Every year, during Candlemas, the two corporations, asking their patron saints for protection, appoint their own Componidori, the ‘race leader’, a demigod wearing an androgynous mask and the typical Eighteenth century’s farmers’ and artisans’ outfit. Since the moment he or she (there have been only two women Componidori so far) gets dressed in a morning ritual opening Sa Sartiglia, Su Componidori won’t be able to touch the ground until almost night, when the event is over. The ceremony during which the race leader adopts the features of Su Componidori by having his outfit sewn by two massaieddas, young women wearing the typical dress of Oristano, is a one hour long ritual whose apex is when he has the androgynous mask –a yellowish wooden one for the farmers and a white ceramic one for the artisans- put on him.
During the race to the ring around 80 horsemen and women (mostly the first ones) chosen by Su Componidori, follow one another at the sound of trumpets and drums while the town’s people, never as united as in this event, follow carefully their running to see who will make it in the strenuous deed.

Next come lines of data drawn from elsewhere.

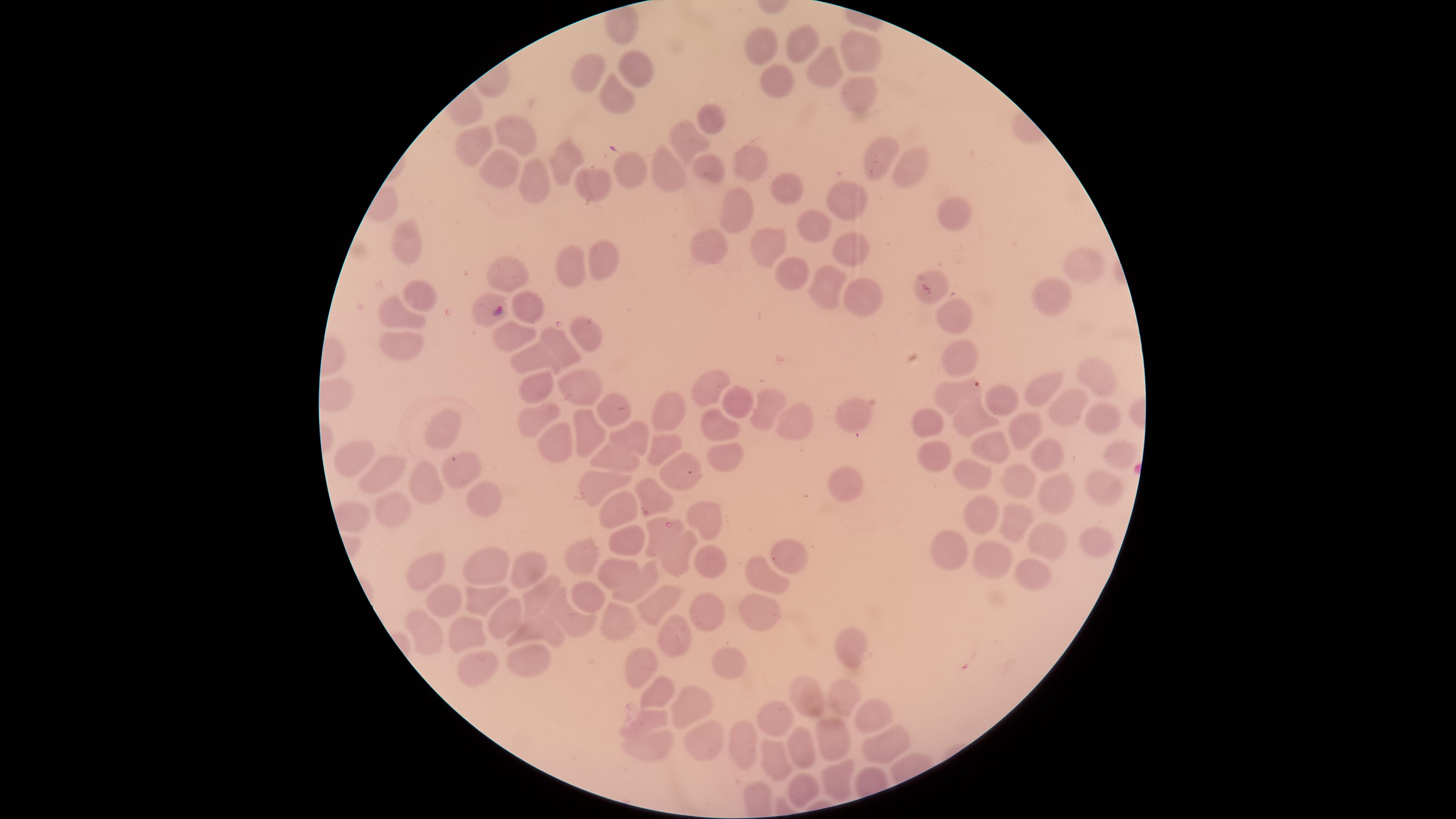

capture = smartphone photograph through the microscope eyepiece
visible region = circular
uninfected red blood cells = approximate marker points as {x, y} in pixels: {618, 31}, {805, 41}, {761, 47}, {863, 50}, {636, 67}, {828, 67}, {588, 74}, {781, 79}, {857, 92}, {618, 98}, {710, 121}, {516, 138}, {688, 140}, {469, 146}, {878, 152}, {564, 155}, {748, 159}, {504, 167}, {906, 169}, {632, 170}, {706, 173}, {667, 175}, {590, 177}, {537, 180}, {786, 181}, {846, 196}, {738, 208}, {956, 212}, {810, 223}, {769, 243}, {409, 246}, {850, 246}, {704, 249}, {599, 259}, {1079, 262}, {567, 269}, {788, 270}, {505, 278}, {824, 284}, {859, 291}, {934, 291}, {427, 292}, {1052, 294}, {528, 303}, {391, 310}, {958, 317}, {586, 330}, {399, 345}, {559, 347}, {964, 352}, {533, 360}, {1100, 370}, {709, 385}, {576, 388}, {1042, 390}, {960, 394}, {531, 397}, {1002, 401}, {738, 402}, {768, 403}, {614, 405}, {1066, 410}, {674, 411}, {851, 411}, {975, 415}, {1106, 415}, {528, 418}, {719, 419}, {795, 421}, {579, 426}, {929, 426}, {1025, 427}, {445, 430}, {626, 437}, {556, 440}, {659, 445}, {996, 450}, {1117, 452}, {613, 453}, {725, 453}, {933, 453}, {1050, 454}, {360, 457}, {458, 465}, {385, 468}, {681, 469}, {972, 473}, {424, 483}, {1020, 483}, {606, 485}, {845, 486}, {1102, 487}, {1058, 492}, {484, 498}, {653, 498}, {391, 504}, {980, 509}, {615, 516}, {705, 519}, {1015, 522}, {626, 539}, {1093, 540}, {1044, 541}, {951, 547}, {583, 554}, {677, 557}, {786, 557}, {993, 563}, {479, 565}, {709, 566}, {428, 569}, {619, 569}, {521, 570}, {1028, 575}, {765, 578}, {635, 588}, {531, 596}, {446, 600}, {586, 600}, {482, 601}, {652, 604}, {750, 607}, {568, 616}, {700, 616}, {507, 621}, {615, 622}, {546, 624}, {428, 627}, {464, 630}, {675, 636}, {844, 644}, {527, 657}, {734, 661}, {643, 667}, {471, 669}, {803, 693}, {845, 693}, {660, 698}, {684, 704}, {771, 711}, {866, 717}, {645, 720}, {828, 738}, {698, 742}, {743, 746}, {885, 748}, {651, 749}, {796, 755}, {772, 759}, {842, 772}, {799, 791}
presence = malaria parasites identified
species = Plasmodium falciparum
parasitized red blood cells = approximate marker points as {x, y} in pixels: {492, 310}, {668, 525}
image size = 1456×819 pixels
stain = Giemsa
preparation = thin blood film
field of view = single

The event closes with ‘le pariglie’, acrobatic performances generally carried out by three horsemen and women at a time. Historically, pariglie were created by common people as a revenge to the more aristocratic Sartiglia, where they were excluded. When Sunday is over, everyone in town waits impatiently for Tuesday to come. And when also Tuesday is over there is no sadness, no sense of ending. It is about time to plan next year’s event.